On the day of the stock purchases, Perry had given a speech before a group founded by Leininger. Both Perry and Leininger later admitted talking on the day in question but denied discussing the stock. Perry would go on to sell his Kinetic Concepts stock -- a total of more than 8,000 shares -- a month later for a $38,000 profit.
It took at least two years for an Austin attorney to uncover the suspicious trade. The attorney, who would only discuss the matter on condition of anonymity because he continues to have dealings with the U.S. Attorney's Office, said he spoke with two sources who corroborated that Perry and Leininger had met on the day in question and that the donor had advised the politician on the stock purchase.
"Perry bought immediately," the attorney recalled. "I mean it was immediately. It was immediately after that that the transaction was announced and the stock went up considerably. My source was telling me that Leininger told [Perry] to go buy some stock."
"I was told that such a private conversation took place and in that private conversation, Leininger told him he needed to invest a little money," the attorney added.
The attorney took his findings to federal prosecutors. They met in an Austin ice cream parlor and he related what he knew.
James William Blagg, who was the U.S. Attorney for Texas' Western District at the time, confirmed there was an investigation into the Perry stock tip and that he deemed the allegation credible enough to pass to the FBI. "I received some information and supplied it to the FBI," he told HuffPost. "That's exactly what happened. That's what I recall happening."
An FBI spokesperson did not return multiple calls seeking comment.

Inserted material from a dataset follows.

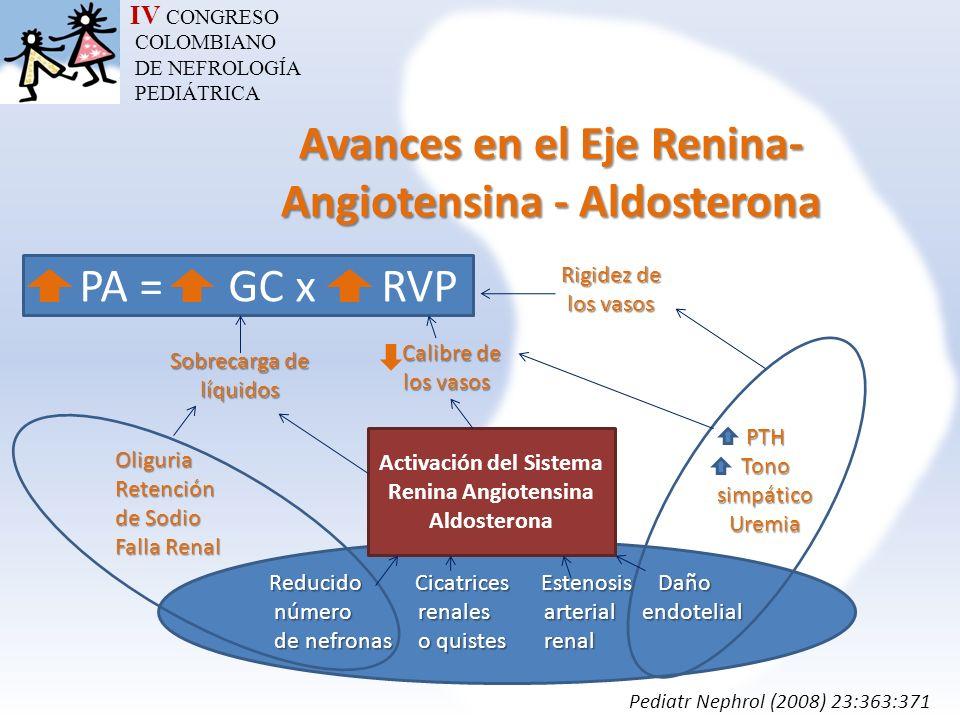 IV CONGRESO COLOMBIANO DE NEFROLOGÍA PEDIÁTRICA Avances en el Eje Renina- Angiotensina - Aldosterona PA = GC x RVP Reducido Cicatrices Estenosis Daño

The allegations may have had merit, Blagg recalled, but he questioned their provenance. They had come to him, he said, from strongly anti-Perry sources.

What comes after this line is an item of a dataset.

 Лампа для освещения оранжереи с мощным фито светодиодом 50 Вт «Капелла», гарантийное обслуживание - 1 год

The Austin attorney contradicts Blagg's memory. He told HuffPost that one of his sources was getting information directly from the Perry camp. "The circumstances were so overwhelming that it made it very believable," the attorney explained. "I didn't doubt it. I certainly wouldn't be talking to the U.S. Attorney's Office if I thought it wasn't credible. I still believe it to this day."
The problem, Blagg recalled, was that the information he received did not contain a smoking gun -- an email exchange, a recorded conversation, anything that would have made the case airtight enough to indict a powerful Texas politician. Without documentation, insider-trading prosecutions become he said-she said affairs that are difficult to sell to a jury. Still, the tip merited enough interest to pass it up the chain. "I asked them [the FBI] to look into it," Blagg said, "but nothing came of it."

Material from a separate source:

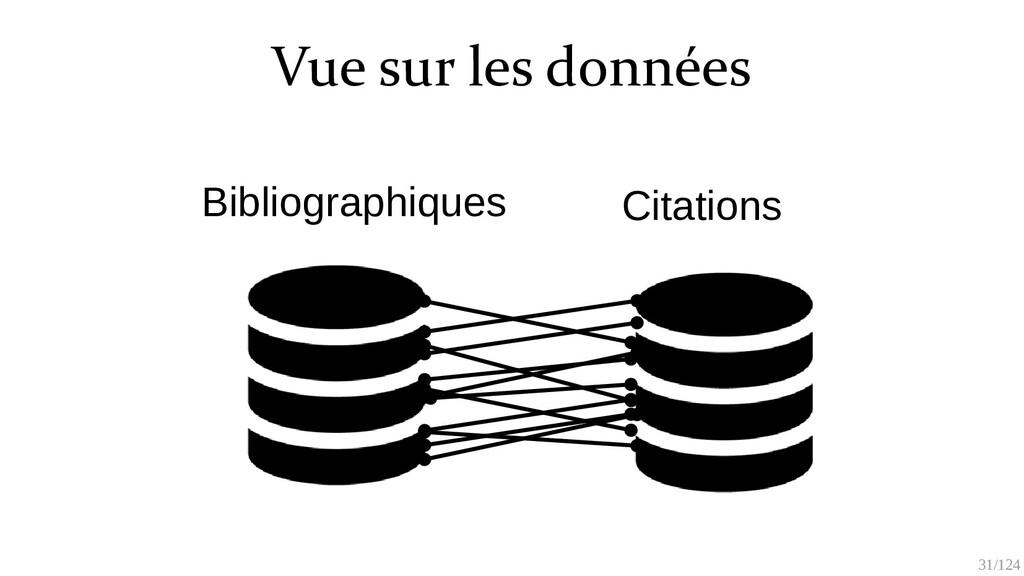 31/125 Vue sur les données Bibliographiques Cit...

After the news broke of the stock deal in 1998, both Perry and Leininger denied any wrongdoing. Perry told the Dallas Morning News: "There was never any conversation with Dr. Jim Leininger about his stock. There was talk about family and public policy, but not about the stock."
Mark Miner, Perry's presidential campaign spokesman, responded to the allegations via email, telling HuffPost that the Securities and Exchange Commission had "reviewed the matter and dismissed it." He added that the U.S. Attorney's Office's involvement was news to him.
"I am not familiar with any other federal review," Miner wrote, "and there was never action on these false accusations."
The episode was the closest Perry has come to serious legal jeopardy in connection with his controversial financial dealings with political cronies and top-tier donors. But the stock's $38,000 payout was peanuts compared to Perry's real estate transactions.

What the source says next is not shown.